In this article, we will delve into solving the equation $(3x - 4)^{\frac{2}{5}} = 4$. This equation involves a fractional exponent, which can be challenging to solve. We will break down the solution step by step, using algebraic manipulations and properties of exponents.

Step 1: Isolate the Variable

The first step in solving the equation is to isolate the variable $x$. To do this, we need to get rid of the fractional exponent.
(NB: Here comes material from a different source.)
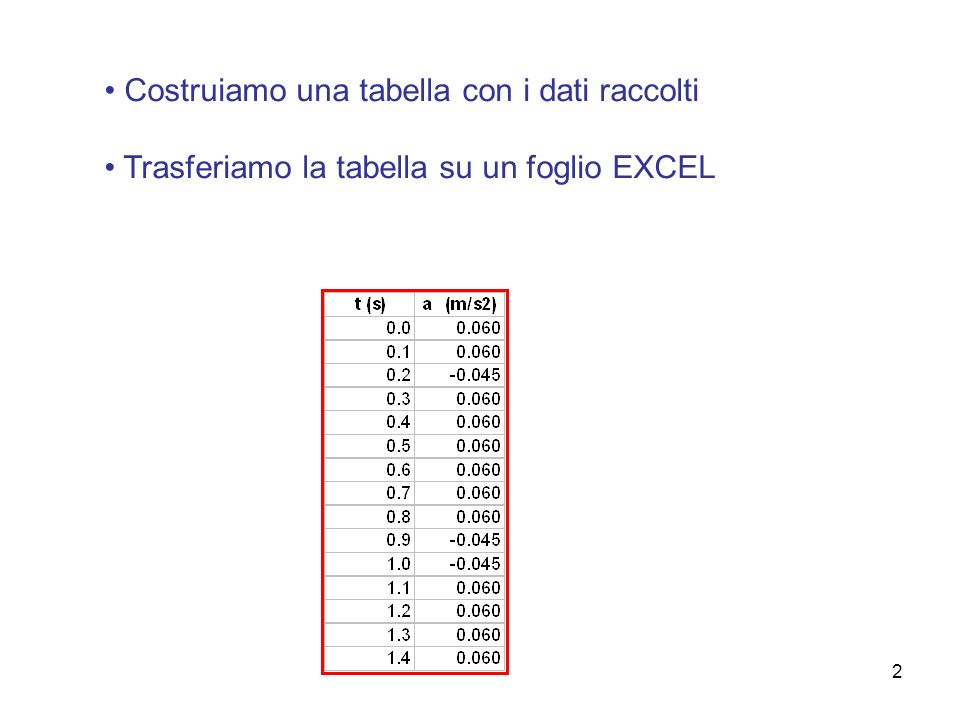2 Costruiamo una tabella con i dati raccolti Trasferiamo la tabella su un foglio EXCEL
We can do this by raising both sides of the equation to the power of $\frac{5}{2}$, which is the reciprocal of the exponent.

(3x - 4)^{\frac{2}{5}} = 4

Raising both sides to the power of $\frac{5}{2}$:

(3x - 4)^{\frac{2}{5}} \cdot (3x - 4)^{\frac{5}{2}} = 4 \cdot (3x - 4)^{\frac{5}{2}}

Using the property of exponents that states $a^m \cdot a^n = a^{m+n}$, we can simplify the left-hand side:

(3x - 4)^{\frac{2}{5} + \frac{5}{2}} = 4 \cdot (3x - 4)^{\frac{5}{2}}

Simplifying the exponent:

(3x - 4)^{\frac{9}{10}} = 4 \cdot (3x - 4)^{\frac{5}{2}}

Step 2: Simplify the Equation

Now that we have isolated the variable, we can simplify the equation by getting rid of the fraction on the right-hand side. We can do this by multiplying both sides of the equation by $(3x - 4)^{-\frac{5}{2}}$.

(3x - 4)^{\frac{9}{10}} = 4 \cdot (3x - 4)^{\frac{5}{2}}

Multiplying both sides by $(3x - 4)^{-\frac{5}{2}}$:

(3x - 4)^{\frac{9}{10}} \cdot (3x - 4)^{-\frac{5}{2}} = 4 \cdot (3x - 4)^{\frac{5}{2}} \cdot (3x - 4)^{-\frac{5}{2}}

Using the property of exponents that states $a^m \cdot a^n = a^{m+n}$, we can simplify the left-hand side:

(3x - 4)^{\frac{9}{10} - \frac{5}{2}} = 4 \cdot (3x - 4)^{\frac{5}{2} - \frac{5}{2}}

Simplifying the exponent:

(3x - 4)^{\frac{9}{10} - \frac{5}{2}} = 4 \cdot (3x - 4)^0

Simplifying the right-hand side:

(3x - 4)^{\frac{9}{10} - \frac{5}{2}} = 4

Step 3: Solve for x

Now that we have simplified the equation, we can solve for $x$. We can do this by isolating the variable $x$.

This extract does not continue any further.